Кто-то в Третьем отделении явно решил проявить чувство юмора. Иначе как понять: «освещение камер в неположенное время»? Ведь керосиновые лампы никогда не гасили, как же недремлющим дежурным наблюдать за заключенными? Во-вторых, какими работами их занять? В-третьих, прогулки вдвоем? Ирод скорее умрет, чем разрешит такое. (Помогала, помогала инструкция! Верное средство. Тишина отступала, и боль в ушах прошла.) О чем же беседовать со священником? И какие же книги в тюремной библиотеке? Впрочем, он, Мышкин, не отличается хорошим поведением. Ему книги не положены. А может, постараться заполучить увесистый том Библии? Чтоб было чем отбиваться, если попытаются ворваться в камеру. Как же, отобьешься… Впрочем, идея! Обгоревшей спичкой писать на листах, и если эту книгу получит кто-нибудь в другой камере… Переписка? Проблематично, но возможно. Ну до чего же мерзкая инструкция! Не при царе ли она составлялась? Плод верноподданнического усердия начальника Корпуса жандармов генерала Оржевского? (Вспомнилось недосказанное в разговоре с царем.) Чиновный подлец ничем не рискует. Пускай его прожекты принесут еще большее горе народу, но он лично получит только награды. Интересно, существуют ли у этих господ угрызения совести? Ощущают ли они ответственность перед будущим? Зачем? Будущее неопределенно и расплывчато, а власть и деньги вполне реальны…

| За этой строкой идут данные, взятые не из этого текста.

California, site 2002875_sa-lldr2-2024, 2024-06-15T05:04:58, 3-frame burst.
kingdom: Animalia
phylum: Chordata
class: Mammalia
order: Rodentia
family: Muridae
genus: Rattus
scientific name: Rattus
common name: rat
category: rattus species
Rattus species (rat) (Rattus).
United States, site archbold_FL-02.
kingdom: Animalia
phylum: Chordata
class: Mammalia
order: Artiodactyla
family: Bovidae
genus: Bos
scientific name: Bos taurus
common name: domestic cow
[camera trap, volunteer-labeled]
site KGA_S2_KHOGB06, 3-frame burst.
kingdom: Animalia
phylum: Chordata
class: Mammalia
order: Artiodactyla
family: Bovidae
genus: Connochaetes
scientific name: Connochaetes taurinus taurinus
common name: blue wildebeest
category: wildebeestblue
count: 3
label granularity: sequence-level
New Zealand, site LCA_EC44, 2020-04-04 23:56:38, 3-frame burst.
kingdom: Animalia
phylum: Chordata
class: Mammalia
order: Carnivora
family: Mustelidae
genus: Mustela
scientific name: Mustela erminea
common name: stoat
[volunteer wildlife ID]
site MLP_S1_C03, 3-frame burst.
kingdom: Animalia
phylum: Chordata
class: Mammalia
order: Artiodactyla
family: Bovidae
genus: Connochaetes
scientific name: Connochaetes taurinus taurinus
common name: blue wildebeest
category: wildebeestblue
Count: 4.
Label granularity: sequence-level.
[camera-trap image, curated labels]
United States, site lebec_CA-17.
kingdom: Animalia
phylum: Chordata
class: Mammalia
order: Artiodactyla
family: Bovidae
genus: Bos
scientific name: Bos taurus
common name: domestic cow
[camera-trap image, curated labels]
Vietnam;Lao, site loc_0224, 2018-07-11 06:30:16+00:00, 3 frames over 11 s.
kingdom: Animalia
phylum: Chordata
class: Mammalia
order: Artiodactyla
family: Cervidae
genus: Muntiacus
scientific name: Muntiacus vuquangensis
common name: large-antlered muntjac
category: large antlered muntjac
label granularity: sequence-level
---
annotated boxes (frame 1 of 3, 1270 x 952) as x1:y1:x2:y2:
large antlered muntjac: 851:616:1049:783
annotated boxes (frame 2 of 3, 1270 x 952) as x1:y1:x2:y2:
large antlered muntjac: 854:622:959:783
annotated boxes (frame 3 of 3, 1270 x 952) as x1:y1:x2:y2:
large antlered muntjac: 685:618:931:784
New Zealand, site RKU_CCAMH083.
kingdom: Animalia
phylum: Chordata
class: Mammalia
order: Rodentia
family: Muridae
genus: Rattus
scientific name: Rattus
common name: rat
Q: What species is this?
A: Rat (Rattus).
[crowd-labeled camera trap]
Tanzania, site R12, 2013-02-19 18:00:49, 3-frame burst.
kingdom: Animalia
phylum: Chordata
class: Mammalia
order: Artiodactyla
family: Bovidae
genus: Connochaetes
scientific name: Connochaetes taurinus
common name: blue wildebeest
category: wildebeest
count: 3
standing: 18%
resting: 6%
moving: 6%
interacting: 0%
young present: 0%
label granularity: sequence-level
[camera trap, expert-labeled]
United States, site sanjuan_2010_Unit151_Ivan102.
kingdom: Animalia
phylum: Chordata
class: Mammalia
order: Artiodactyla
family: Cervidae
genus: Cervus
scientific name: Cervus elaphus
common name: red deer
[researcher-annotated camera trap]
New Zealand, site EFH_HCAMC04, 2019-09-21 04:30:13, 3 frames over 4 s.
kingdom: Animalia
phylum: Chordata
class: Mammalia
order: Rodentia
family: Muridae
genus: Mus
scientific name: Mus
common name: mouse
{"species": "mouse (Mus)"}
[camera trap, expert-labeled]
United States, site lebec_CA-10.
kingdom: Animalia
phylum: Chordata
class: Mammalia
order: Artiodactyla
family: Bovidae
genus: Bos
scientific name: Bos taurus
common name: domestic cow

Бессмысленные рассуждения. Никчемная трата энергии. Но Мышкин продолжал «рассуждать», и, когда в камеру вошел смотритель с унтерами и потребовал, чтоб заключенный встал, Мышкин рассердился. И чтоб Соколов отвязался, он сказал ему дескать, когда-то царь стоял перед ним, Мышкиным, — и Соколов выпрыгнул в коридор: наверное, решил, что арестант тронулся.
Эта сцена рассмешила Мышкина и сразу выбила из головы всю душеспасительную беседу.
Обход кончился. Тюрьма замолкла. Мышкин лег на койку (наконец-то можно вытянуться на спине, полежать) и начал осторожно постукивать костяшками пальцев по стене.